Two months ago I made the decision to leave my full time job and take four months to invest in myself… present and future.
Tonight as I sat in the backyard, with Oona at my feet, Semi atop his ladder, a salad in my hands, I was awed. I bought the mixed greens last week at the farmers market. Since leaving my job, I have every Saturday off (unless I choose otherwise with self-employed efforts) and I have evolved into getting most of my food from local sources, with cash, looking it’s growers in the eyes.
Atop the greens were roasted beets, overflow from Caitlyn’s Community Share Agriculture (CSA) weekly produce allotment. It’s been less than 10 years since I realized I like beets. Pickled, from a local source, is what did the trick. Last week at Dianne’s house she explained how to roast them, from the root vegetable to enjoy them. Today was my first attempt at that… sautéed then baked in a cast iron pan, reclaimed from one of Errin and Kelly’s friends.
I also put brussel sprouts on there.
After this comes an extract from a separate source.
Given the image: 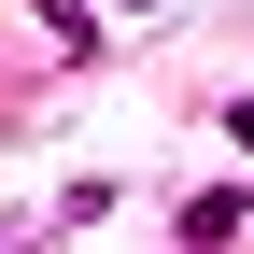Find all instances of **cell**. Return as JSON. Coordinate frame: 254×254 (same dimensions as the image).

Grown locally, bought at the farmers market, another veggie I learned to prepare from Dianne (and still don’t make super often). First I cooked the bacon in the cast iron skillet, added halved sprouts, and once browning threw in a bit of local honey. Bomb . com.
Errin taught me how to buy the best cheese from our local favorite, lifeline farms. Veggies topped with onion garlic cheese curds, recommended by a midwest curd expert… again… major win. Mix in my favorite pumpkin/cheddar crackers and it’s a foodie dream. Prepared at home.
The zucchini muffins from Casey’s overflowing garden are still cooling.
About four months ago I started to experiment with food I rarely cooked… primarily meat. As an ovo-lacto vegetation from ages 14-29, the skill or habit of preparing or consuming meat is not a normal one for me. Hector used to bring me groceries his wife would get from the food bank when my budget and time were super tight at my old job. Often the surprise groceries included meat I was clueless about. Johannes, a call or text away, frequently gives me cooking advice from Calgary. In my life it’s a close second to not being able to cook with Grandma McDonald.
I’ve become reverent about food. And community. And nourishment. And how it’s all connected. This year I have begun to understand, and integrate, how and which things feed me. I am so thankful.
Today Nathan encouraged me to let go of loss. A day after the Sun enters Scorpio season, and a week before Halloween and Day of the Dead and Grandma McDonald’s birthday I thought, yeah… I suppose it’s the time to have peace with that.
I saw a beautiful graphic three falls ago, of a colorful tree, shedding it’s leaves. Beside it, the words “The trees are about to show you just how beautiful letting go can be.” This fall, as I dance in the moonlight with Caitlyn, or debrief University course instruction with Libby, that could not feel more true.
I am in awe of how one idea can snowball into a life altering decision, and ultimately a string of growth meant to corral and keep me in the current of my own life and purpose. I am in awe of the community of nourishing love and support I have fought for and found. Most of all I am in awe of myself… for believing and being my dreams, present and future.